[PROBLEM DESCRIPTION]
Return the data below exactly, minus the pictures.

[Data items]
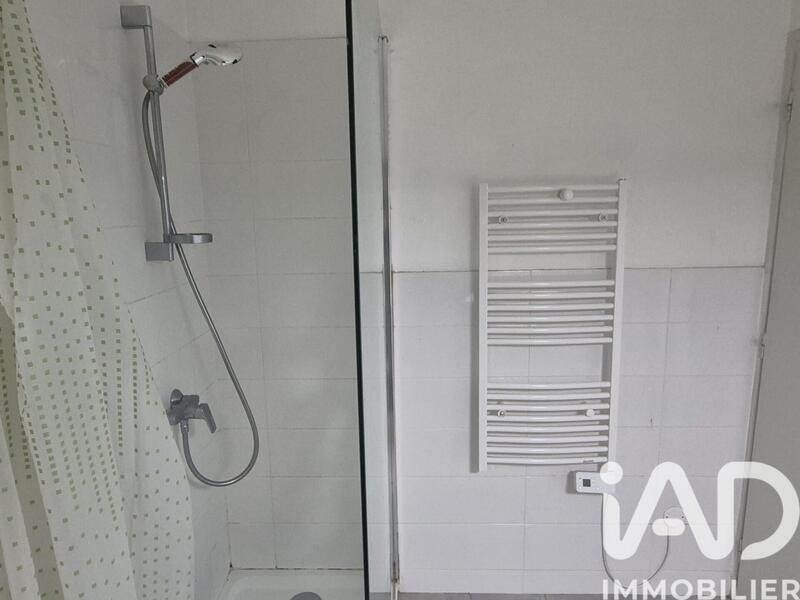 Maison de village - 90 m² - 3 pièces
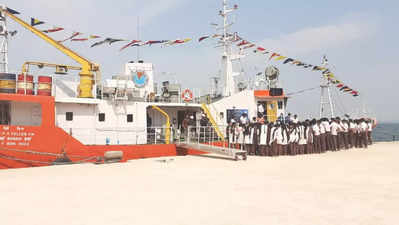 Long Liner Fishing Boat - ಕಾರವಾರದಲ್ಲಿ ಲಾಂಗ್ ಲೈನರ್ ಫಿಶಿಂಗ್ ಬೋಟ್ ಪ್ರಾತ್ಯಕ್ಷಿಕೆ:ಮೀನುಗಾರರು ಹೇಳುತ್ತಿರುವುದೇನು?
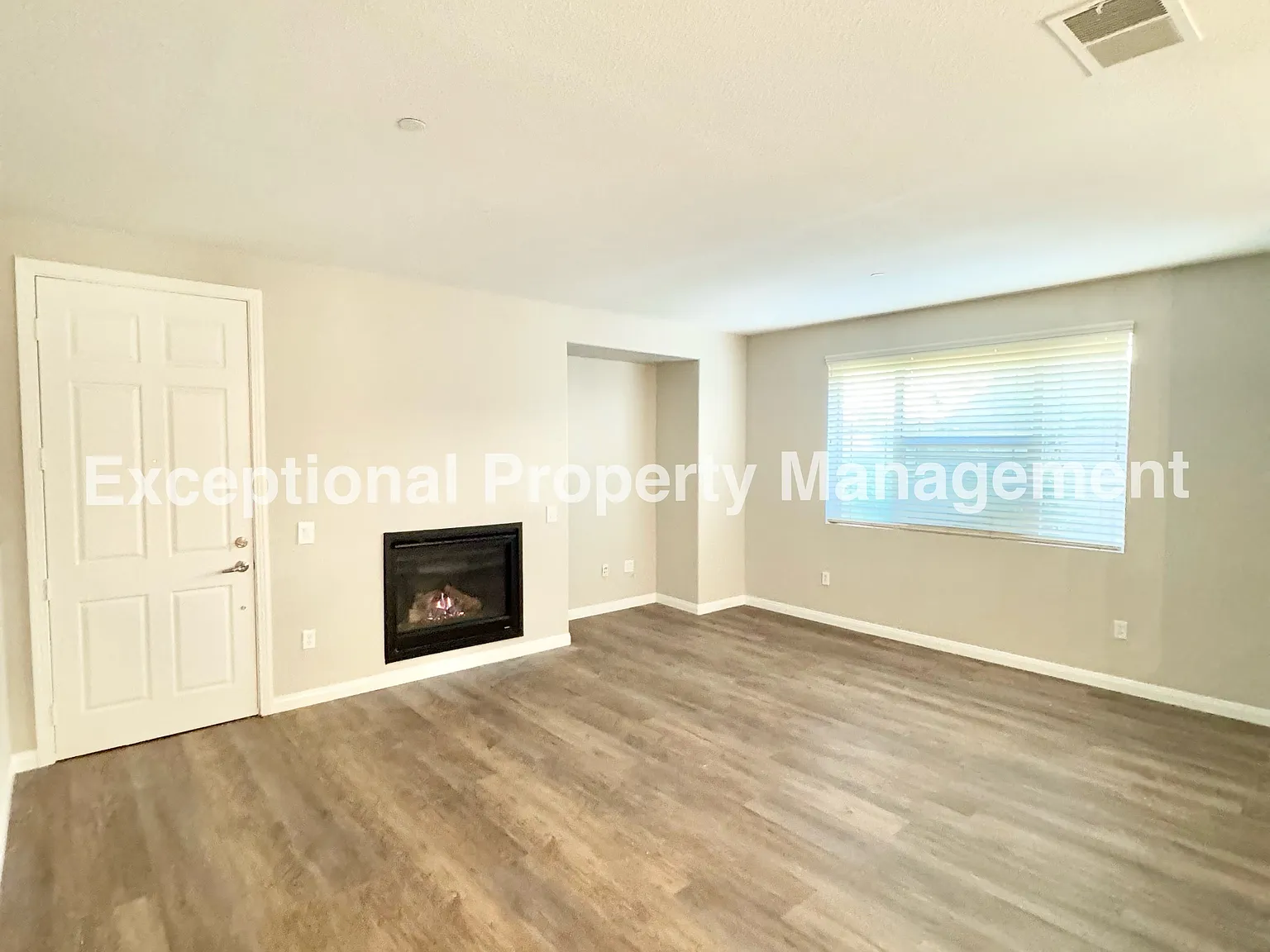 3 bed, 1572 sqft, $3,300 — Photo 4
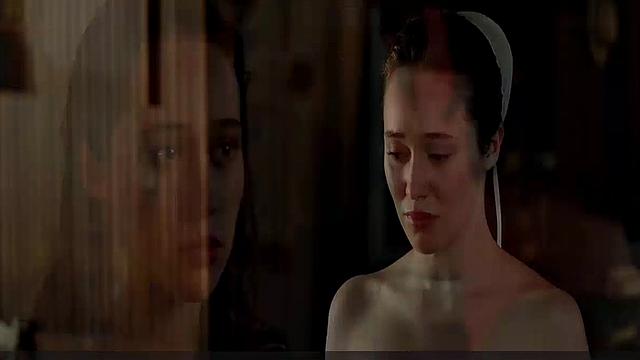 Alycia Debnam Carey exposing body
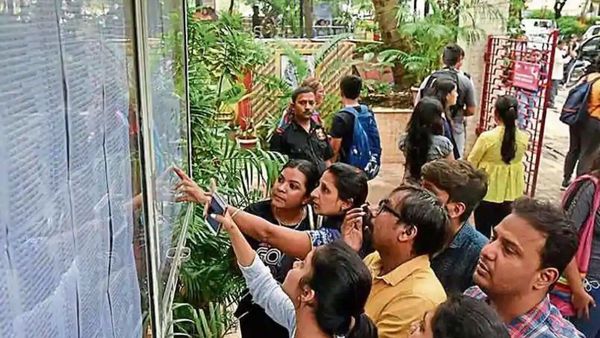 ভর্তির জন্য শিক্ষার্থীদের শারীরিক ভাবে কলেজে উপস্থিত থাকার কোনও প্রয়োজন নেই। ভর্তির জন্য শিক্ষার্থীদের শারীরিক ভাবে কলেজে উপস্থিত থাকার কোনও প্রয়োজন নেই।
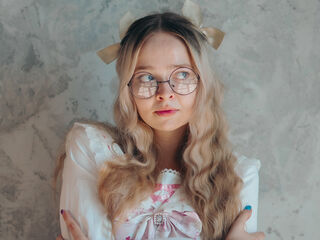 fingering camwhore BellaMorley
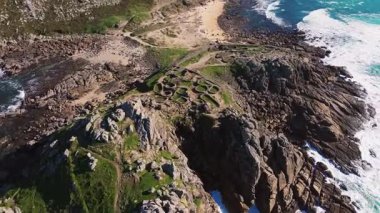 Galiçya 'daki Atlantik Okyanusu kıyısındaki Castro de Baroa' nın Kelt yerleşimi. Hava, Yukarı Çekim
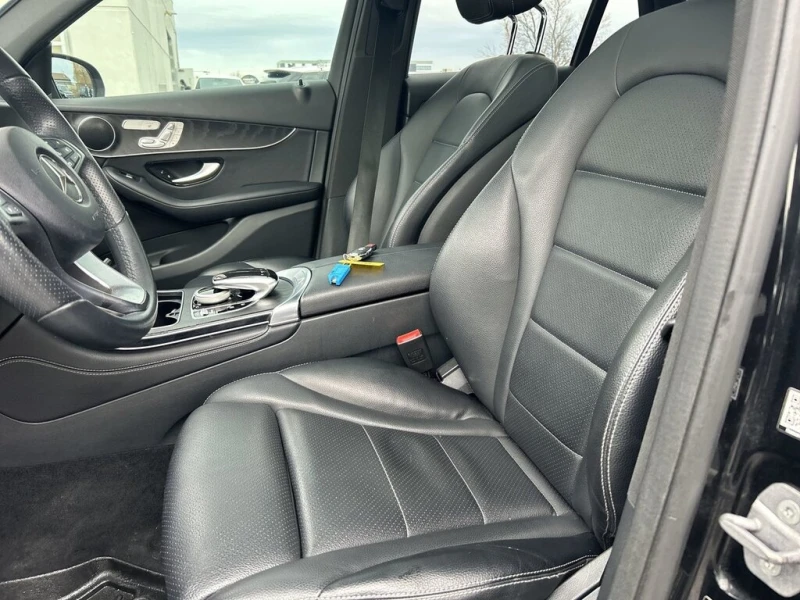 Mercedes-Benz GLC 300 AMG Sport Pack CARFAX АВТО КРЕДИТ , снимка 7 - Автомобили и джипове - 53249369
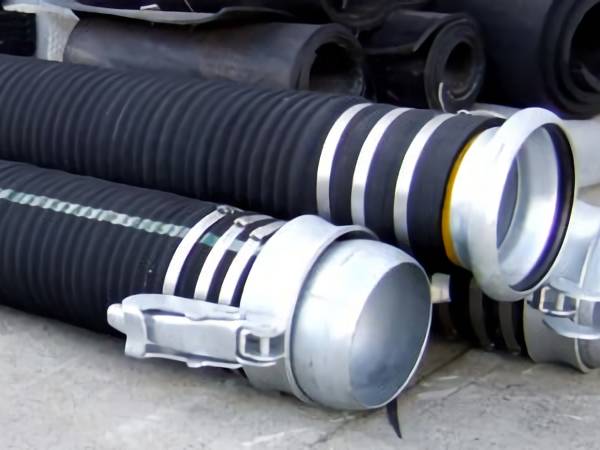 EPDM suction/discharge hose with green helix and cam & groove fittings
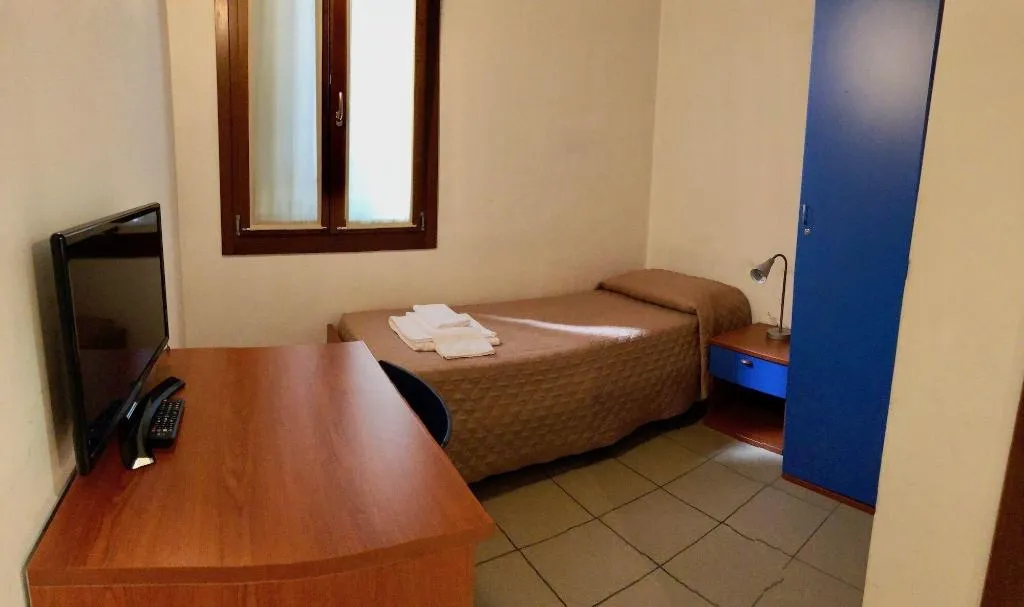 Room, Domus Clugiae, Venice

[WRITTEN SOLUTION]
 Maison de village - 90 m² - 3 pièces
 Long Liner Fishing Boat - ಕಾರವಾರದಲ್ಲಿ ಲಾಂಗ್ ಲೈನರ್ ಫಿಶಿಂಗ್ ಬೋಟ್ ಪ್ರಾತ್ಯಕ್ಷಿಕೆ:ಮೀನುಗಾರರು ಹೇಳುತ್ತಿರುವುದೇನು?
 3 bed, 1572 sqft, $3,300 — Photo 4
 Alycia Debnam Carey exposing body
 ভর্তির জন্য শিক্ষার্থীদের শারীরিক ভাবে কলেজে উপস্থিত থাকার কোনও প্রয়োজন নেই। ভর্তির জন্য শিক্ষার্থীদের শারীরিক ভাবে কলেজে উপস্থিত থাকার কোনও প্রয়োজন নেই।
 fingering camwhore BellaMorley
 Galiçya 'daki Atlantik Okyanusu kıyısındaki Castro de Baroa' nın Kelt yerleşimi. Hava, Yukarı Çekim
 Mercedes-Benz GLC 300 AMG Sport Pack CARFAX АВТО КРЕДИТ , снимка 7 - Автомобили и джипове - 53249369
 EPDM suction/discharge hose with green helix and cam & groove fittings
 Room, Domus Clugiae, Venice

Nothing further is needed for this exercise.